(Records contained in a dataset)
----

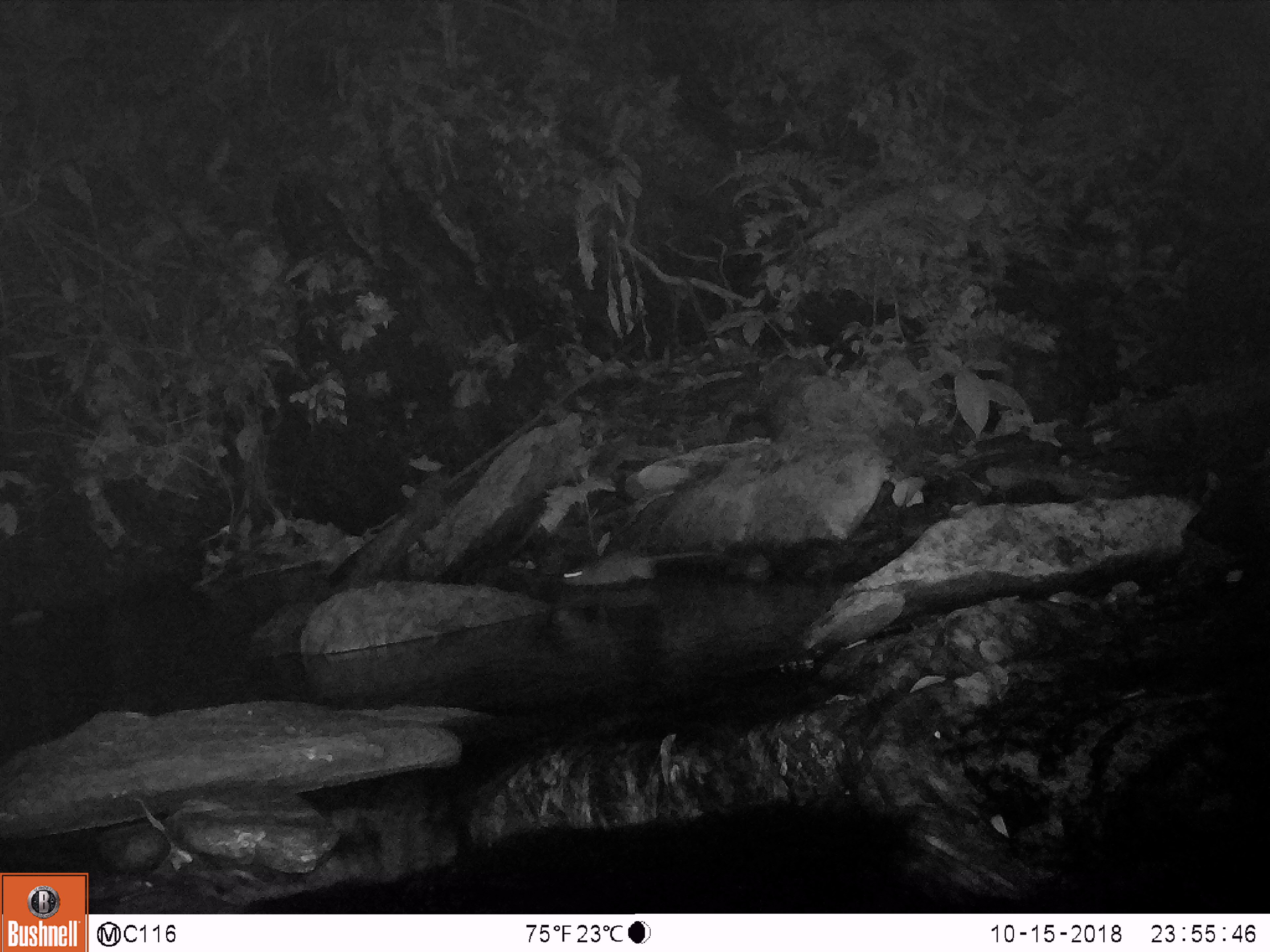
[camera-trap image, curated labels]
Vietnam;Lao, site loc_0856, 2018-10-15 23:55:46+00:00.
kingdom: Animalia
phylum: Chordata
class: Mammalia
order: Rodentia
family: Muridae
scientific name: Muridae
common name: old-world mice and rats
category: unidentified murid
Unidentified murid (old-world mice and rats) (Muridae). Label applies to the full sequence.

----

**TASK GOAL**:
Output the records exactly, pictures excluded.

**TASK RESPONSE**:
[camera-trap image, curated labels]
Vietnam;Lao, site loc_0856, 2018-10-15 23:55:46+00:00.
kingdom: Animalia
phylum: Chordata
class: Mammalia
order: Rodentia
family: Muridae
scientific name: Muridae
common name: old-world mice and rats
category: unidentified murid
Unidentified murid (old-world mice and rats) (Muridae). Label applies to the full sequence.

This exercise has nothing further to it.